In your letter you sought the Committee's opinion as to whether it would violate the Code of Professional Responsibility for Clerks of Court for you to become an Arbitrator for the American Registry of Arbitrators while you are the First Assistant Clerk-Magistrate at the Court. Your name would appear on a list of possible arbitrators that would be selected by the parties involved in the dispute.
The Committee in three previous opinions has determined that it would violate Canons 4(c) and 5(c)(1) for a Clerk-Magistrate to become involved in a private court system or mediation business. Copies of these opinions, with identifying information deleted, are enclosed with this letter. Although service as an arbitrator as part of an established Registry is somewhat less direct involvement in private dispute resolution activities than being a business partner or principal in a private court system or mediation business, in our opinion the reasoning set forth in those opinions would apply to prohibit service as an arbitrator for a fee.

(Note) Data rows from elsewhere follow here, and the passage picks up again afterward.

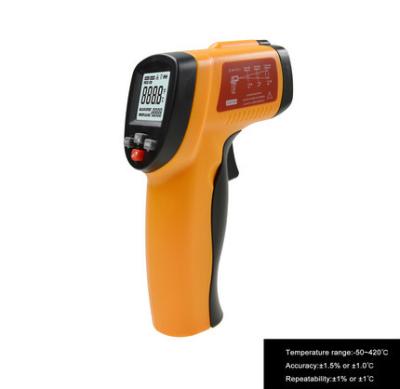 China Handheld Infrared Thermometer, Laser Non contact Backlight IR thermometer IR300E for sale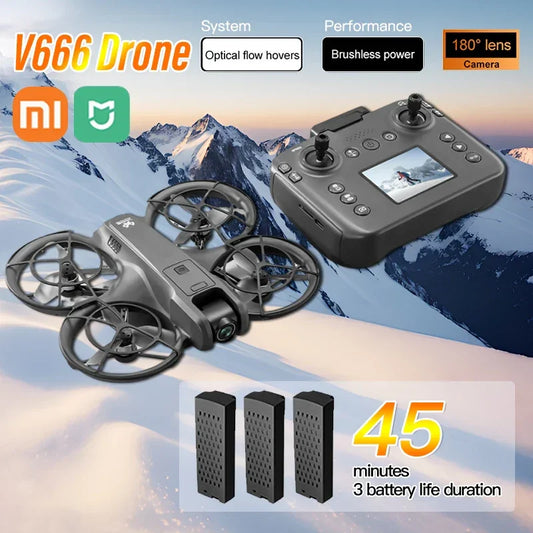 Xiaomi V666 Mini Drone 4K Professional Aerial 8k Dual Camera - Empire P.E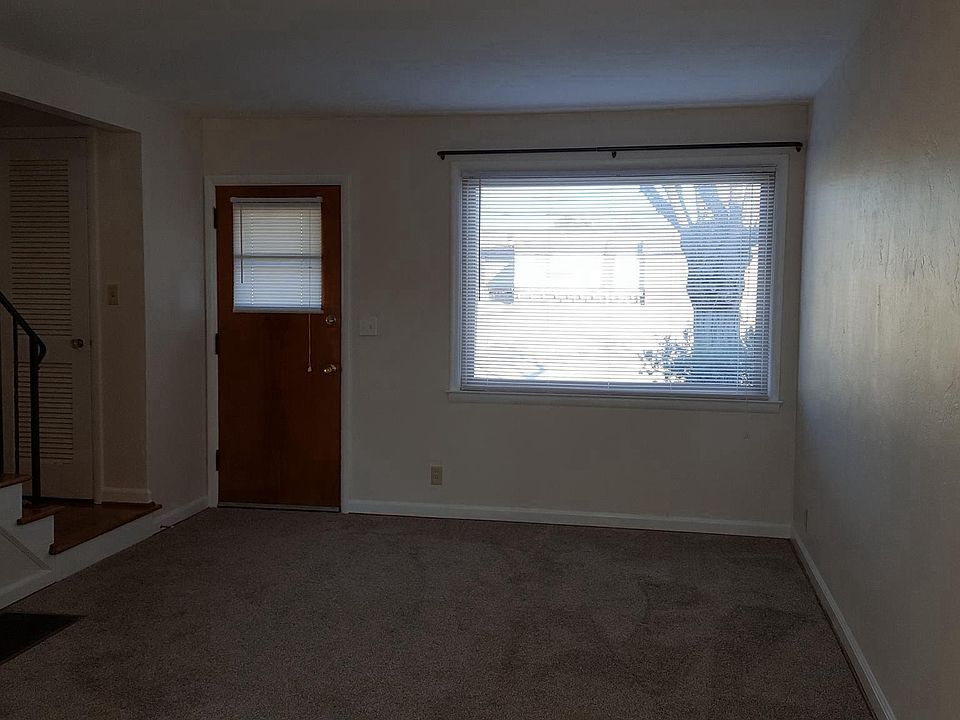 Living area with front door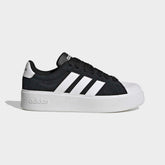 Дамски черно-бели кецове Adidas Streettalk Bold KJ9940 на платформа – страничен изглед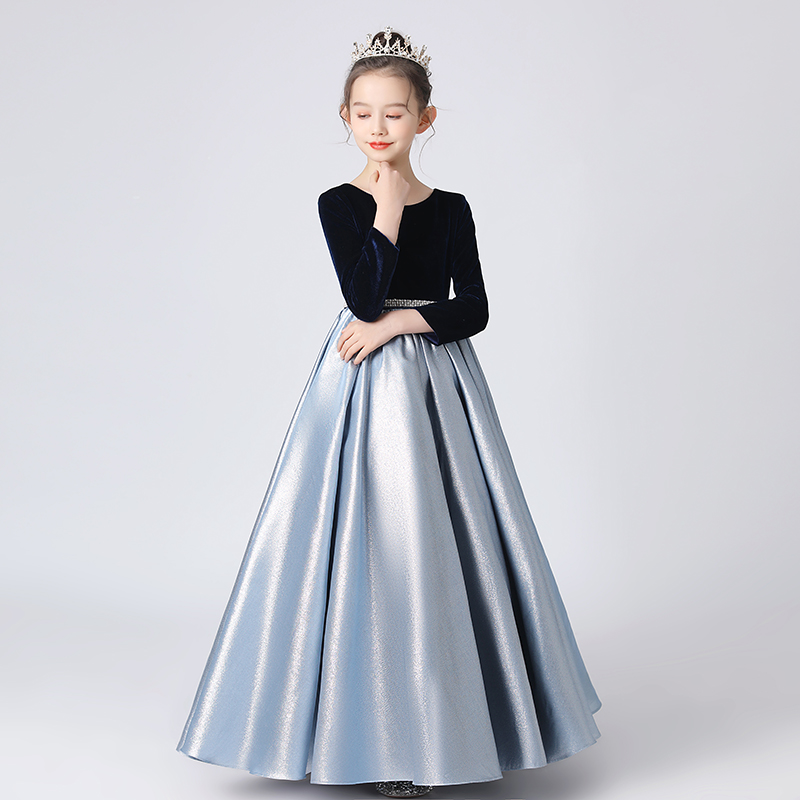 儿童礼服高端钢琴考级演出服小主持人礼服指挥服女童晚礼服公主裙,淘宝优惠券,粉丝福利购,淘宝优惠卷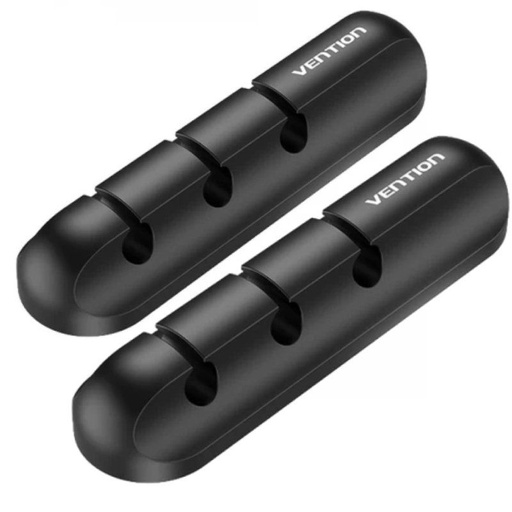 [42929] ORGANIZADOR CABLES EN ESPIRAL 3 PUERTOS 2 UDS NEGRO VENTION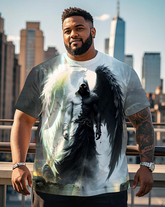 Fallen Angel Men's Plus Size Short Sleeve T-Shirt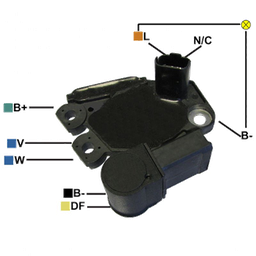 [07GA984] REGULADOR RENAULT SANDERO CLIO MEGANE KANGOO 12 2 L-DFM TIPO VALEO (GA1807)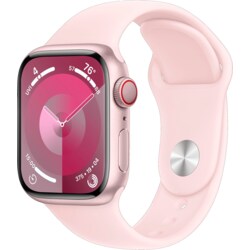 Apple Watch S9 41mm GPS+CEL (pinkki alu./vaaleanpun. Sport Band) M/L
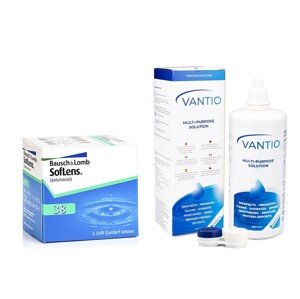 Bausch & Lomb SofLens 38 (6 šošoviek) + Vantio Multi-Purpose 360 ml s puzdrom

We note that the Supreme Judicial Court has appointed a Standing Committee on Dispute Resolution, which may provide future additional guidance to court personnel on these issues.
We also repeat the advice we have provided you on a previous occasion concerning the letterhead which you used to request your opinion from the Committee. This letterhead identifies you as an "attorney at law". The Committee once again reminds you that Canon 3 of the Code expressly prohibits Clerk-Magistrates from engaging in the practice of law.